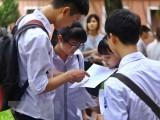 Công bố dự thảo Thông tư sửa đổi, bổ sung Quy chế tuyển sinh đại học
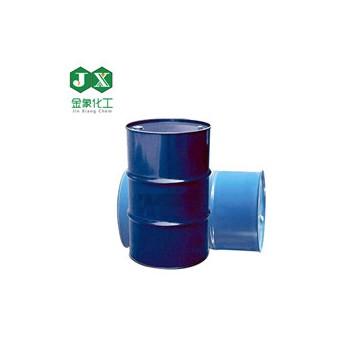 70% di-tert-butyl dicarbonate tetrahydrofuran solution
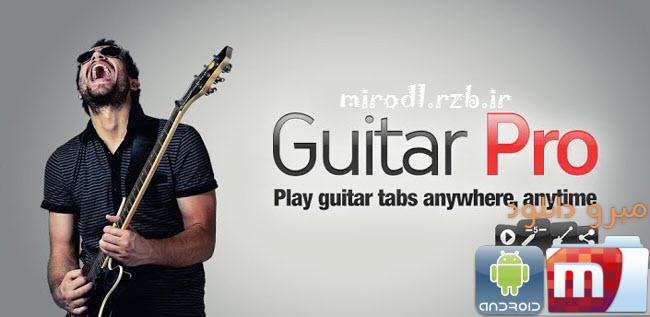 دانلود برنامه گیتار حرفه ای Guitar Pro v1.5.4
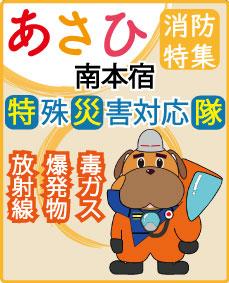 公關yokohamaasahi區版4月號旗幟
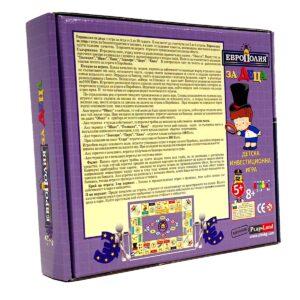 Европолия за деца - кутия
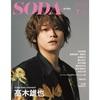 【セブンネット】表紙&巻頭 髙木雄也(Hey!Say!JUMP)「SODA(ソーダ)2021年7月号」予約受付中!2021年5月21日発売!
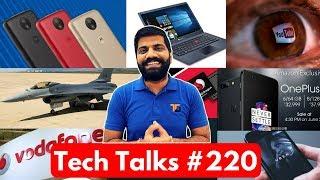 Tech Talks #220 Oneplus 5, Delivery Robots, F 16 India, Li Sulphur Battery, UberPASS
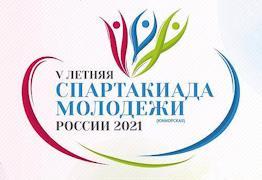Соревнования пройдут с 10 по 14 августа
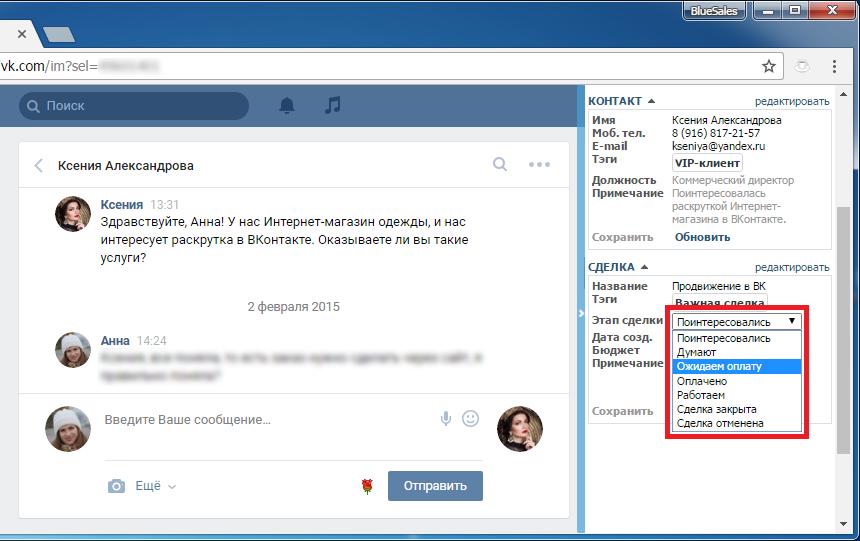 Интеграция vk в amocrm вывести заголовок страницы битрикс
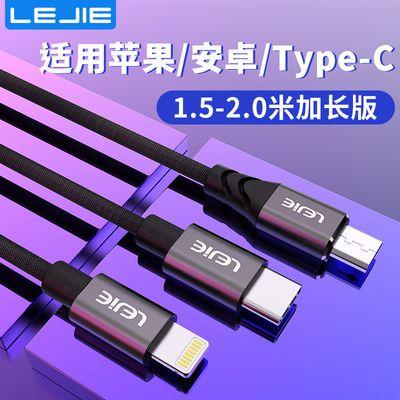 苹果线 安卓手机快充充电线 数据线iphoneX Type-C/安卓手游通用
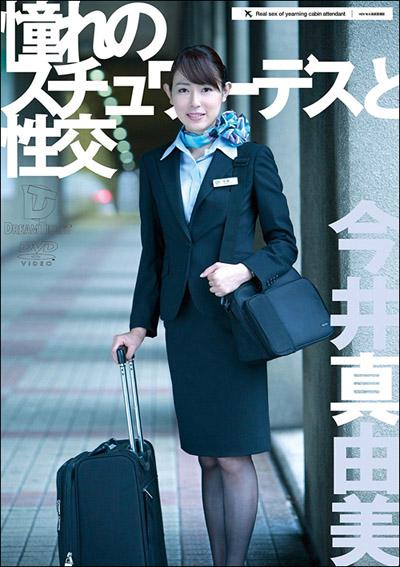 tokosyo_av_508TP.jpg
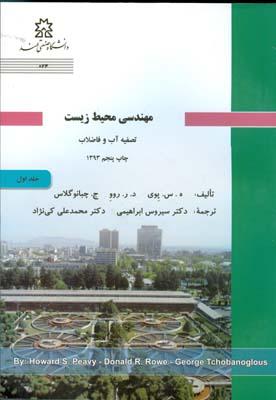 مهندسی محیط زیست جلد 1 پوی (ابراهیمی) سهند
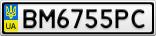 Номерной знак - BM6755PC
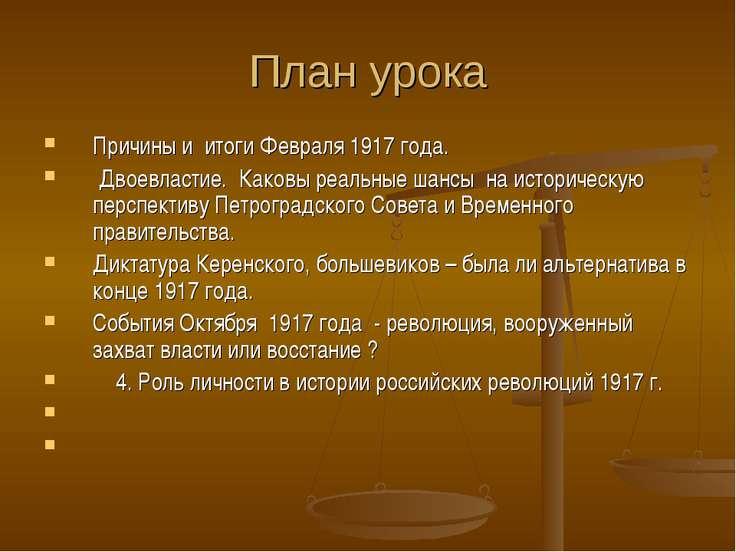 План урока Причины и итоги Февраля 1917 года. Двоевластие. Каковы реальные ша...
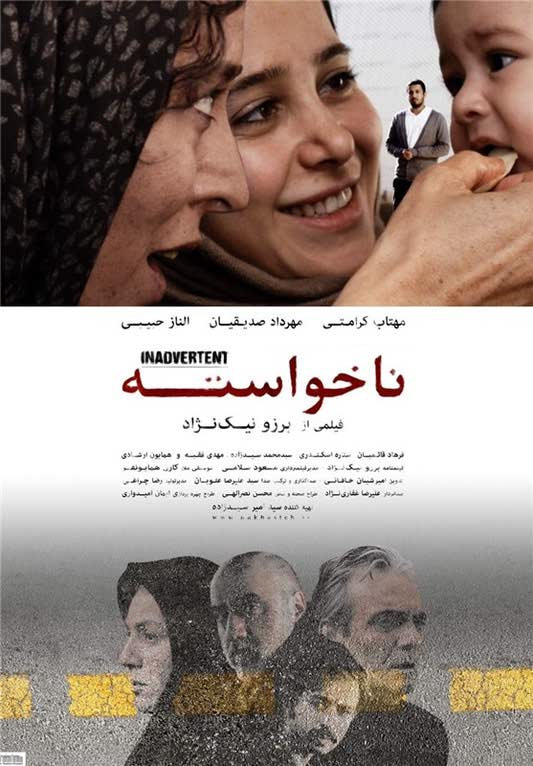 فیلم ایرانی ناخواسته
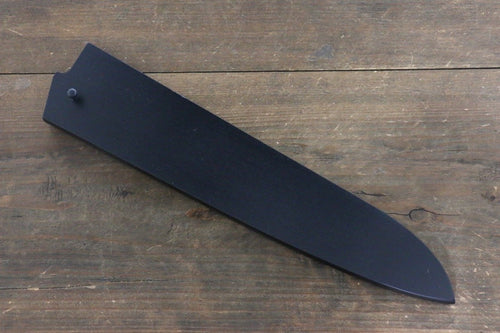 Black Saya Sheath for Gyuto Knife with Plywood Pin 240mm
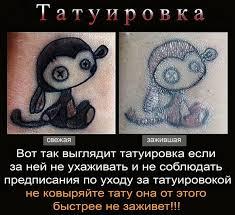 мне очень часто задают вопросы касательно того как ухаживать за тату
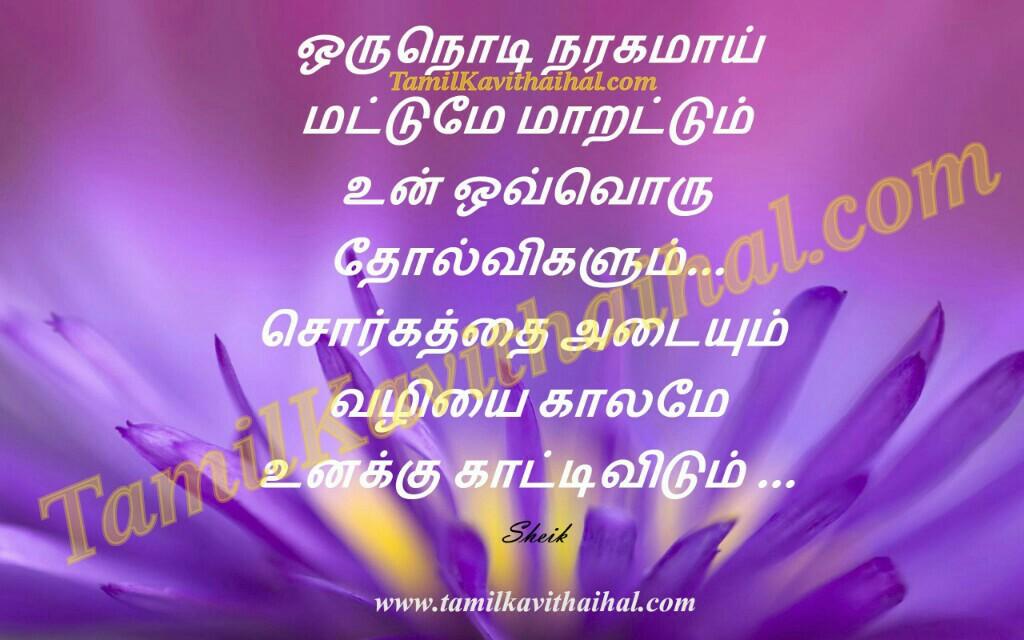 Tamil Thathuvam Valkai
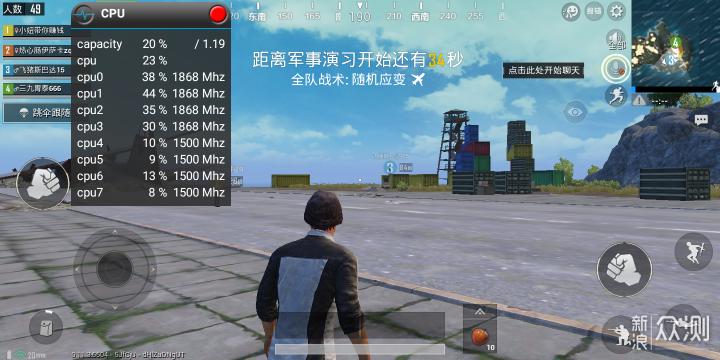 nokia_新浪众测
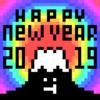 「2019年は人生で一番笑うよ!」の回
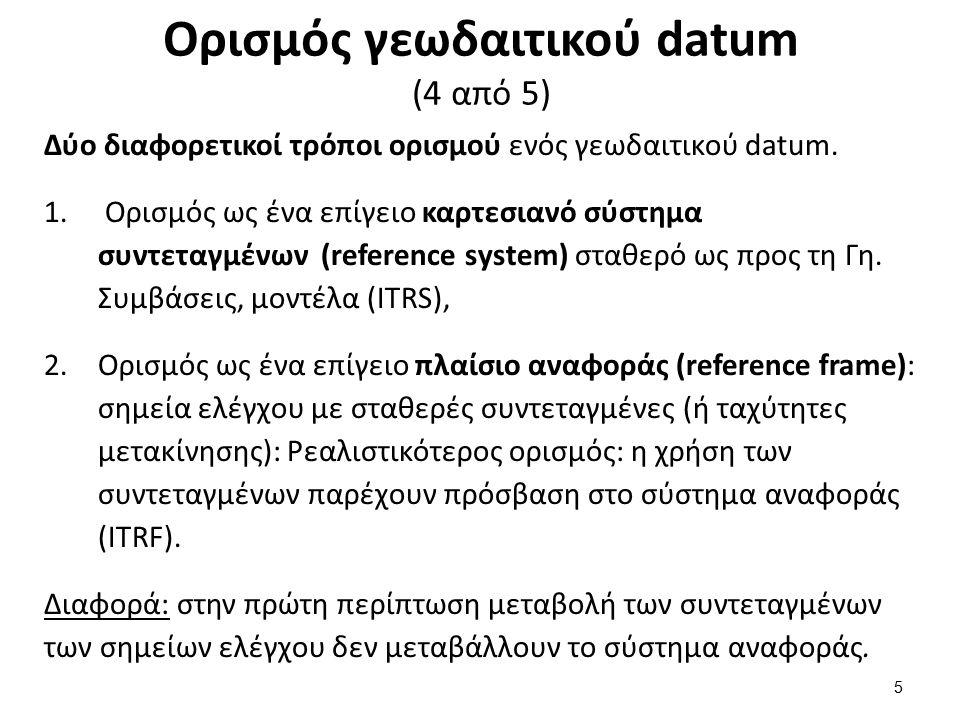Ορισμός γεωδαιτικού datum (5 από 5)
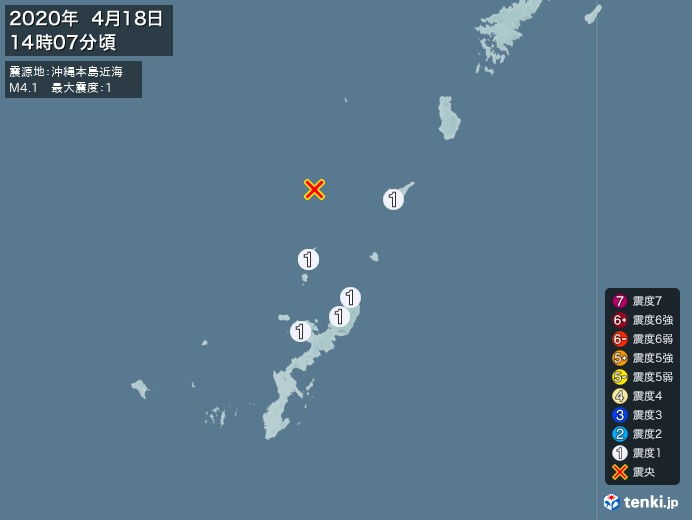 地震情報(2020年04月18日14時07分発生)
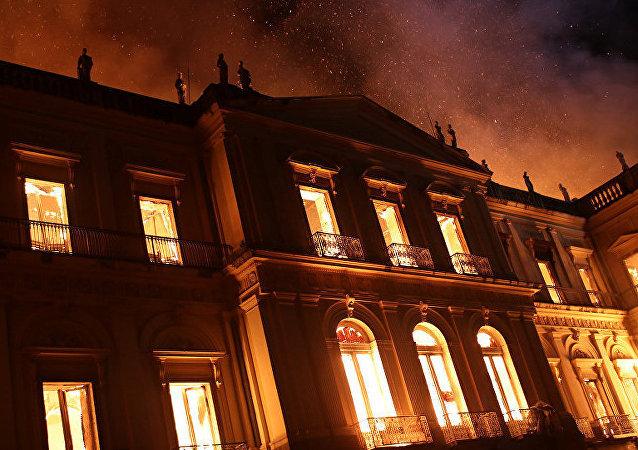 巴西最古老博物馆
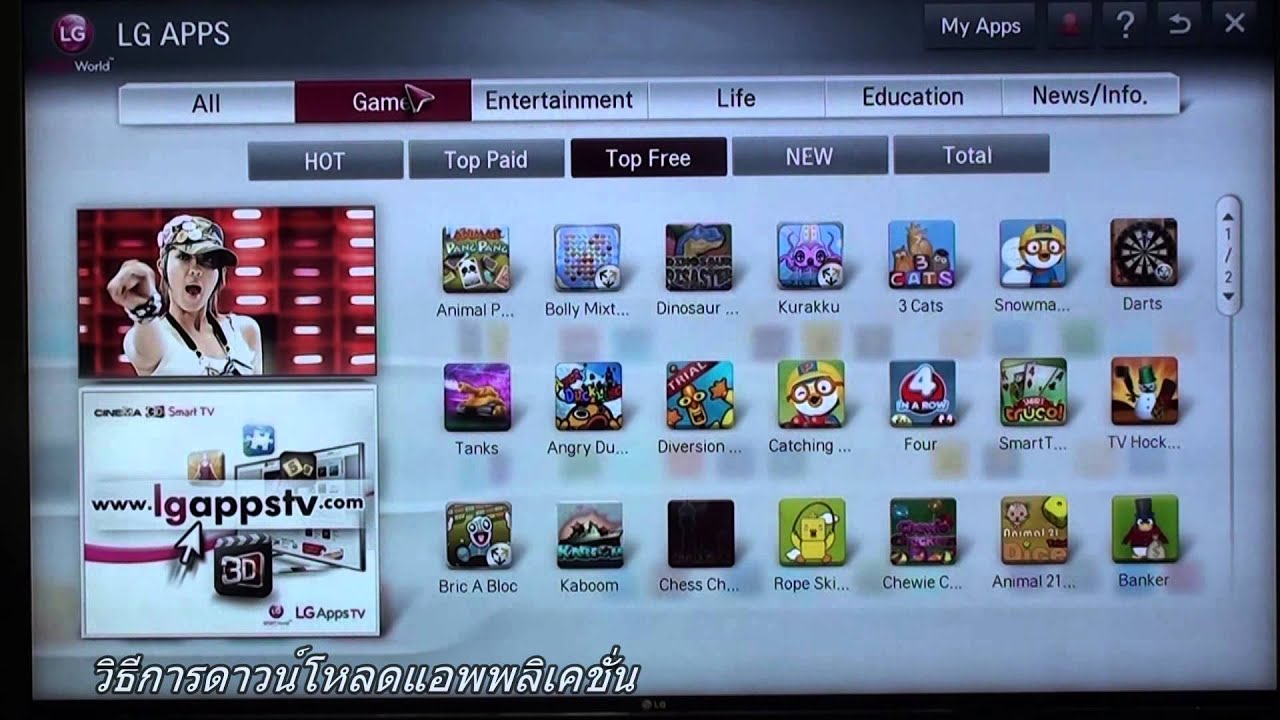how to download music on lg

■ **What the exercise asks**
Please copy every record above exactly, but leave the pictures out.

■ **Expected answer**
 Công bố dự thảo Thông tư sửa đổi, bổ sung Quy chế tuyển sinh đại học
 70% di-tert-butyl dicarbonate tetrahydrofuran solution
 دانلود برنامه گیتار حرفه ای Guitar Pro v1.5.4
 公關yokohamaasahi區版4月號旗幟
 Европолия за деца - кутия
 【セブンネット】表紙&巻頭 髙木雄也(Hey!Say!JUMP)「SODA(ソーダ)2021年7月号」予約受付中!2021年5月21日発売!
 Tech Talks #220 Oneplus 5, Delivery Robots, F 16 India, Li Sulphur Battery, UberPASS
Соревнования пройдут с 10 по 14 августа
 Интеграция vk в amocrm вывести заголовок страницы битрикс
 苹果线 安卓手机快充充电线 数据线iphoneX Type-C/安卓手游通用
 tokosyo_av_508TP.jpg
 مهندسی محیط زیست جلد 1 پوی (ابراهیمی) سهند
 Номерной знак - BM6755PC
 План урока Причины и итоги Февраля 1917 года. Двоевластие. Каковы реальные ша...
 فیلم ایرانی ناخواسته
 Black Saya Sheath for Gyuto Knife with Plywood Pin 240mm
 мне очень часто задают вопросы касательно того как ухаживать за тату
 Tamil Thathuvam Valkai
 nokia_新浪众测
 「2019年は人生で一番笑うよ!」の回
Ορισμός γεωδαιτικού datum (5 από 5)
 地震情報(2020年04月18日14時07分発生)
 巴西最古老博物馆
how to download music on lg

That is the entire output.